■ SUPPLIED PASSAGE
Another ingrained perspective has to do, of course, with the Blessed Mother. Whereas in my earlier days of exploring the Church, or of having just entered it, I was very self-conscious of Marian doctrines being a conspicuous new "wart on my face -- a wart that needed elaborate, winsome "explanations" -- now I simply take it for granted that Christian piety has an intrinsically Marian dimension. Her "fiat" (or, "genoito") in Luke 1 is the pattern and foundation on which all subsequent Christian faith and obedience "bears Christ" into the world. She is not the icon of the Incarnation -- the Eucharist is -- but she is the icon of the Church, that Body which bears Christ in and into all humanity. She is not Jesus's mother on simply biological grounds (cf. Mk 3), bonds which the Gospels transcendently nullifies, but preeminently his mother by her perfect faith as the handmaid of the Lord (cf. Lk 1). Now, rather than feeling defensive about "explaining" my Mary-wart, I have tremendous peace and joy in knowing Marian spirituality is the vast index of all Christian experience, and those who do away with it are the exception, truly the ones with some explaining to do.

(Collected data)
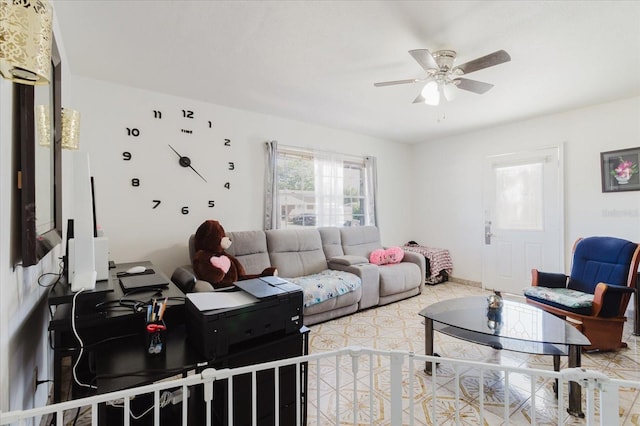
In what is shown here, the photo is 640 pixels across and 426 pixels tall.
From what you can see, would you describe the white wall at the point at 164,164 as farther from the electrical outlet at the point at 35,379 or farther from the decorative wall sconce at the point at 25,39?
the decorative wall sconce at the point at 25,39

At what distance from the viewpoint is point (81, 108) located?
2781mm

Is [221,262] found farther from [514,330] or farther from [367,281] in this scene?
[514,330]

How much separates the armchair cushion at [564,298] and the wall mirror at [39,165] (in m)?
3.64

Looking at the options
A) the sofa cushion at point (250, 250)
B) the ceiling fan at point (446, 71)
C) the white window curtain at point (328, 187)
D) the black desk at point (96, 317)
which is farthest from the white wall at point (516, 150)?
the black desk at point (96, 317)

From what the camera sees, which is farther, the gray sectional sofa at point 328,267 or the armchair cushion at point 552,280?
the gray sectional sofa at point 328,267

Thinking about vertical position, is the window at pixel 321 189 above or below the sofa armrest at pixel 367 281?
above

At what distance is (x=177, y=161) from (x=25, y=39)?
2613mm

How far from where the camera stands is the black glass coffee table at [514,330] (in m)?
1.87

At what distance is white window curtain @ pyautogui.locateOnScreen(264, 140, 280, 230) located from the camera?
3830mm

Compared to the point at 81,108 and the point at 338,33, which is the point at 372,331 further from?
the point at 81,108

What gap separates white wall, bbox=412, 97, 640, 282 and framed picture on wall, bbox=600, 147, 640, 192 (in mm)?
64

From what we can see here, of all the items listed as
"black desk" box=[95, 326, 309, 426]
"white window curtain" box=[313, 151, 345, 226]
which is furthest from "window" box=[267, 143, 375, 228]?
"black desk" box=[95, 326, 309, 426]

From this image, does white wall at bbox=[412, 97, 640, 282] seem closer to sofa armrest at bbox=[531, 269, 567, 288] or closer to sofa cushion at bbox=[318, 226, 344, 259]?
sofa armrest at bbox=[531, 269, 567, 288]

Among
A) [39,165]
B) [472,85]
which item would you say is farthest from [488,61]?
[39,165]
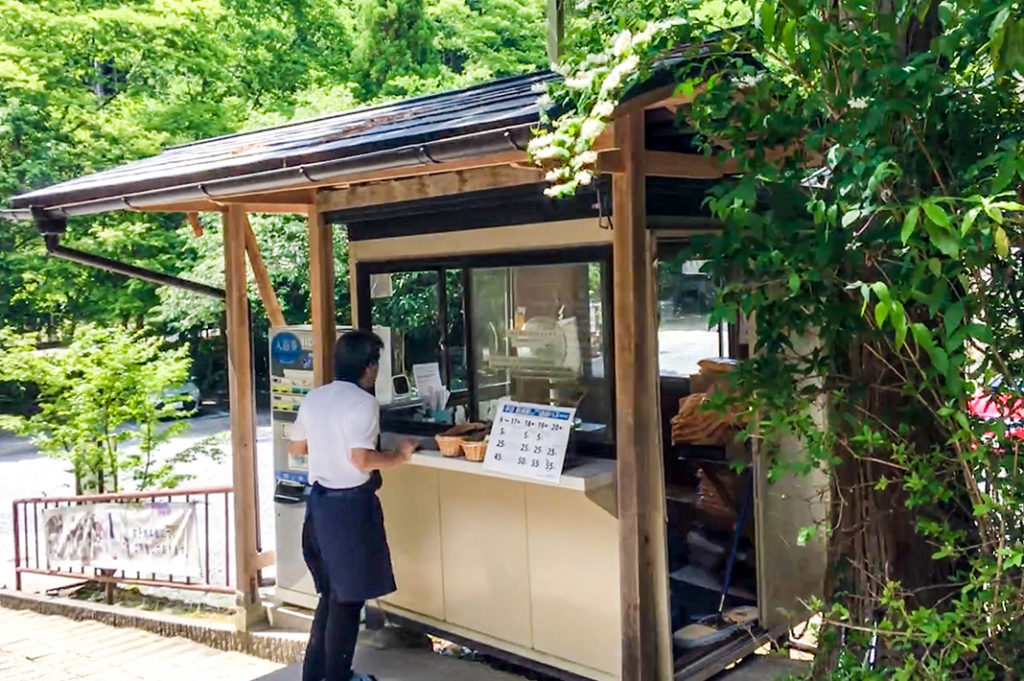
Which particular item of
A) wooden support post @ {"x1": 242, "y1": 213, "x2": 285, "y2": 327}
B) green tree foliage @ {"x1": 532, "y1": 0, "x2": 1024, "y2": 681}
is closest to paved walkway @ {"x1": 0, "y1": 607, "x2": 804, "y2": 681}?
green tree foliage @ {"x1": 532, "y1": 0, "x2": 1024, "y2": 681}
...
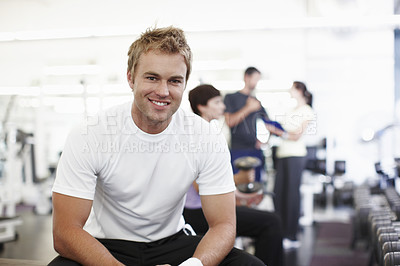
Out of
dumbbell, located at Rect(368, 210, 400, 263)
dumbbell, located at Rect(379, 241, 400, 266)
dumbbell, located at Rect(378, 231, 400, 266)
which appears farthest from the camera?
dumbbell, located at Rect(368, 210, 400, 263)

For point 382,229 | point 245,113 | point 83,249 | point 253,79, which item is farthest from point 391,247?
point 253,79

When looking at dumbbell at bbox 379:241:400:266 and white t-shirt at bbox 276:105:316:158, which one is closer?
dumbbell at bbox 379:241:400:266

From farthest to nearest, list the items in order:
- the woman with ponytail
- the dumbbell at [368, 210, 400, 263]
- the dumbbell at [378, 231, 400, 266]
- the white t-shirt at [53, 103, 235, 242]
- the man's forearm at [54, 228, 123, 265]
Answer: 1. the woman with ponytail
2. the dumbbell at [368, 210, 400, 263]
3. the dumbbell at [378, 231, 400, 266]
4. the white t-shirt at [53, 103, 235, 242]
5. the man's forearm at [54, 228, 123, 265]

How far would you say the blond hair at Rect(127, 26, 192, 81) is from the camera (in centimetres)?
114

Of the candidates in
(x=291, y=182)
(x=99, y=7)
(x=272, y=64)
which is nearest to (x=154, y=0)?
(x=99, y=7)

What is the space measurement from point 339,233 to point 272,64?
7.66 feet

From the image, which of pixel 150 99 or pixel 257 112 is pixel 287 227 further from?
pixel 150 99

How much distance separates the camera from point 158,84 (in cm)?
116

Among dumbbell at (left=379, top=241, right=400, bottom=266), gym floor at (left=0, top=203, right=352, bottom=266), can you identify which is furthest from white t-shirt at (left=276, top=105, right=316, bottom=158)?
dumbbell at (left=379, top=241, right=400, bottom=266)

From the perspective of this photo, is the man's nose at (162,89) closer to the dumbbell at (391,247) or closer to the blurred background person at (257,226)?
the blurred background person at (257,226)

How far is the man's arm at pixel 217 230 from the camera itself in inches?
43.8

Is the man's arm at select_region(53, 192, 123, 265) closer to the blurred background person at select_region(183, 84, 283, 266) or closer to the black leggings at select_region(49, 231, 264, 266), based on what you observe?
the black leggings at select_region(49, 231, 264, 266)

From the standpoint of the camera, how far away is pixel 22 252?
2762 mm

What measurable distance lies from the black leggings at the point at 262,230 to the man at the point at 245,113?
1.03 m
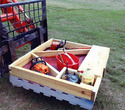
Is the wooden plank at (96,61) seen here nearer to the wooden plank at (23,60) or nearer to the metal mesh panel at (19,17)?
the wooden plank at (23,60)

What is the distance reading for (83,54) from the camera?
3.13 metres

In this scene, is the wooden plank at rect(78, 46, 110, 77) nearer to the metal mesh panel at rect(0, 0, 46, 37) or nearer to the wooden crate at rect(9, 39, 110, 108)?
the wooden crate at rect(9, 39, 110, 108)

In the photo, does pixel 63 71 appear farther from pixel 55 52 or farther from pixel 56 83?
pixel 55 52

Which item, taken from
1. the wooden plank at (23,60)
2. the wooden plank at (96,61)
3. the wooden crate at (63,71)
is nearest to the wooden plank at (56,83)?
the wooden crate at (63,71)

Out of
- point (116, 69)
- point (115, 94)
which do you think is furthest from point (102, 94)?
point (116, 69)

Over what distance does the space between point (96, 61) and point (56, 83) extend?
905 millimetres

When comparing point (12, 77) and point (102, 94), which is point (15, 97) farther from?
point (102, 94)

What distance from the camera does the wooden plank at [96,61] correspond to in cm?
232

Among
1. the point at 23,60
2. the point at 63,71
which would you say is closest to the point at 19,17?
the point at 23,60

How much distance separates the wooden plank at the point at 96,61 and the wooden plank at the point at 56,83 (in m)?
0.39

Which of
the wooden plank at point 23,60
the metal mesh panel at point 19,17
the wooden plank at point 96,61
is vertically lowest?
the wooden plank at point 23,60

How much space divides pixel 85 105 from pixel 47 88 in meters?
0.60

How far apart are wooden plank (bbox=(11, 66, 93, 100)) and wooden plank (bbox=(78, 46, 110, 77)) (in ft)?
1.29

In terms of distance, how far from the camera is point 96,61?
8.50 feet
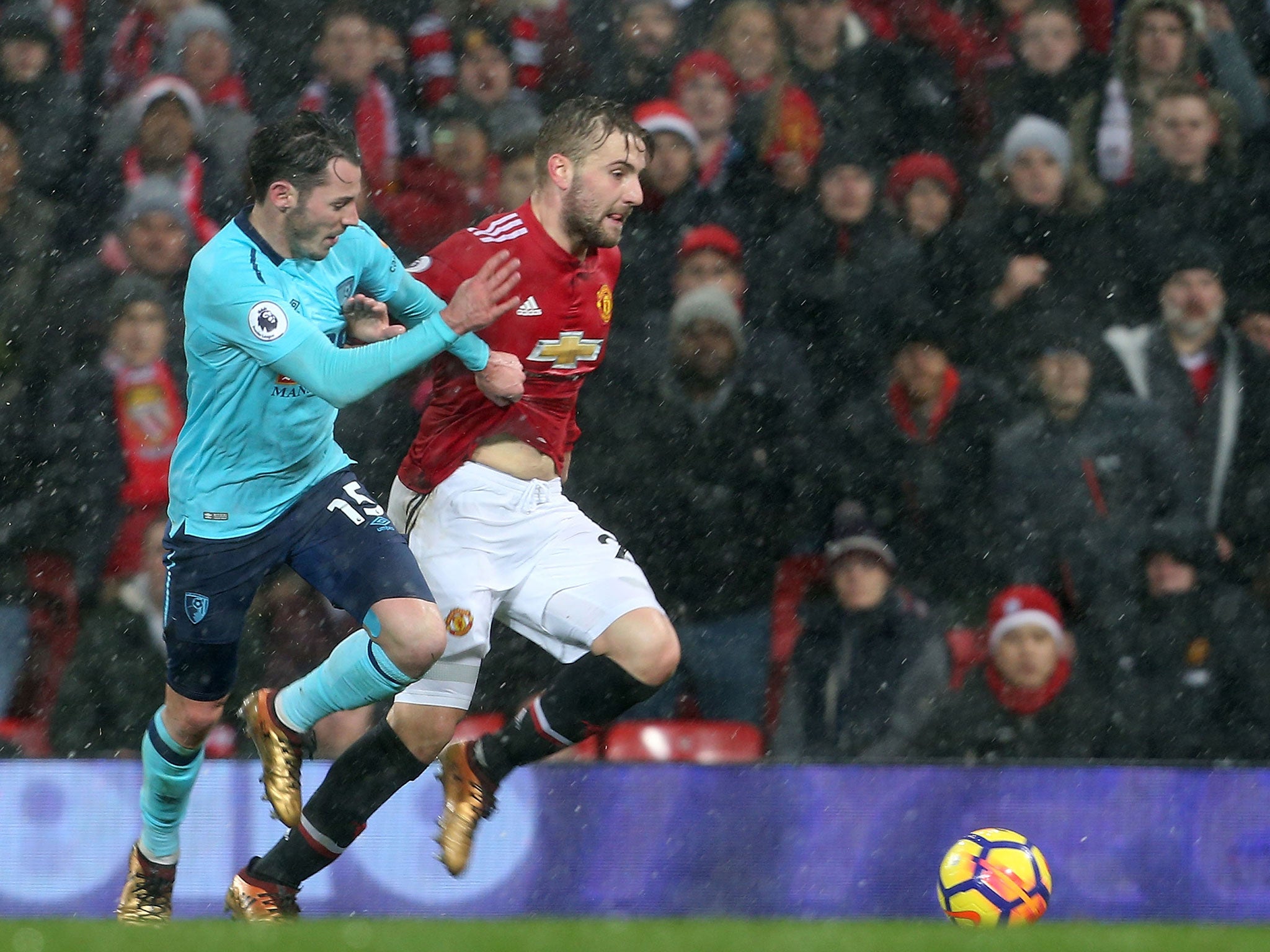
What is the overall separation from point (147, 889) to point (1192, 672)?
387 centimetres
...
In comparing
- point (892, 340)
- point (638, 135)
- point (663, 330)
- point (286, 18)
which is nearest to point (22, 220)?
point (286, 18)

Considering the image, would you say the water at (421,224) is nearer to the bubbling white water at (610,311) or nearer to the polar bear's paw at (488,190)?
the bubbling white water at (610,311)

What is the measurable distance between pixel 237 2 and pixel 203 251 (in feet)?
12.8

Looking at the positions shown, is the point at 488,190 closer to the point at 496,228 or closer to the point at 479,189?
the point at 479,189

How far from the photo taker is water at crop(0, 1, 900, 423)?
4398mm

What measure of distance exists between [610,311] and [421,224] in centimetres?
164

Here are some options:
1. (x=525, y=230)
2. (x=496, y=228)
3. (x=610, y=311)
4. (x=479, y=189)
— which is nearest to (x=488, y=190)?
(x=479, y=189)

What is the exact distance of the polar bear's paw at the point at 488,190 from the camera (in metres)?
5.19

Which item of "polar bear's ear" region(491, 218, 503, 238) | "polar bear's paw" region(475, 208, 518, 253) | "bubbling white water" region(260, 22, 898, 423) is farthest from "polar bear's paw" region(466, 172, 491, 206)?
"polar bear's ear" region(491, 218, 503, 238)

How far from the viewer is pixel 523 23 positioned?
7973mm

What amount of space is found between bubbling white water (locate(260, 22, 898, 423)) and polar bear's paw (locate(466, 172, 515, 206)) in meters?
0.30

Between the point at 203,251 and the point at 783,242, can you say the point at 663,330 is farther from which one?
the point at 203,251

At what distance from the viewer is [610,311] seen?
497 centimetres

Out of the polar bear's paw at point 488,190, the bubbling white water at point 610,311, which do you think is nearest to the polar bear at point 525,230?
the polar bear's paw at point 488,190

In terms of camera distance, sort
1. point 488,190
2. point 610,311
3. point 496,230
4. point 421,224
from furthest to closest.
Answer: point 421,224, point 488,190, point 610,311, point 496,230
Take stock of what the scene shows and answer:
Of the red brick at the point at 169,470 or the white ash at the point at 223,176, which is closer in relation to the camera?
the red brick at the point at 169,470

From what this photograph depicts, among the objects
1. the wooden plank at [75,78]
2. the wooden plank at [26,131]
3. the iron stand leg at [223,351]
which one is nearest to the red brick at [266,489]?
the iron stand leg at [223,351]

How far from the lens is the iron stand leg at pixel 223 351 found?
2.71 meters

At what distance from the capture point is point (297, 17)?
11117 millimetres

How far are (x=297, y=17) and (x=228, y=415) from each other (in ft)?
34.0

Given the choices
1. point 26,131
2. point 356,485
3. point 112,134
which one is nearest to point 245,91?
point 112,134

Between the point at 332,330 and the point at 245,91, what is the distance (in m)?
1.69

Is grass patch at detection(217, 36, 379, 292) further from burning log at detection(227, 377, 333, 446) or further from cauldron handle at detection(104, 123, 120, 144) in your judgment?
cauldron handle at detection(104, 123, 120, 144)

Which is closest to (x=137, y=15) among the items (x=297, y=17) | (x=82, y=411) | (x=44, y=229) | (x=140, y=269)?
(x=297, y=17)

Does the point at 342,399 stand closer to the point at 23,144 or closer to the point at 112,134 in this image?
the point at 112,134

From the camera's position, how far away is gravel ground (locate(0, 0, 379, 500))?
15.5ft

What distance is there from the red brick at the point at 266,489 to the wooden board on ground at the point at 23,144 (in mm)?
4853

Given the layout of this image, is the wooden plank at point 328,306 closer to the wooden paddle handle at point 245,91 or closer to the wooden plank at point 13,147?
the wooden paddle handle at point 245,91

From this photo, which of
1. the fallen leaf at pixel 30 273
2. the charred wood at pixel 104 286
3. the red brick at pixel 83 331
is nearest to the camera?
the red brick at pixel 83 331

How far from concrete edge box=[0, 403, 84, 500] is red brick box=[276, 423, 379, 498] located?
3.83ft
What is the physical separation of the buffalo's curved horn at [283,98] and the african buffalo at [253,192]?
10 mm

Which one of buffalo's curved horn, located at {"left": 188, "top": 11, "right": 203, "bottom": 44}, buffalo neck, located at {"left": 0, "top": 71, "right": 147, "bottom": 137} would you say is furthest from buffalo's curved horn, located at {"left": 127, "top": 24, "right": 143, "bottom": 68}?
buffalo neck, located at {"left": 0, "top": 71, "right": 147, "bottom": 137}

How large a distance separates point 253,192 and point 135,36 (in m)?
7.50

■ PROMPT 1
In the passage on Marian piety, what is named as the icon of the Incarnation?
■ PROMPT 2
Summarize the passage on Marian piety in two sentences.
The collected data is separate material, distinct from the passage on Marian piety.

■ TASK RESPONSE 1
The Eucharist.

■ TASK RESPONSE 2
The writer once felt self-conscious about Marian doctrines as a new "wart" needing elaborate explanations, but now takes for granted that Christian piety has an intrinsically Marian dimension. Mary's "fiat" in Luke 1 is described as the pattern for all Christian faith and obedience, and she is called the icon of the Church and Jesus's mother preeminently by her perfect faith, while those who do away with Marian spirituality are said to be the ones with explaining to do.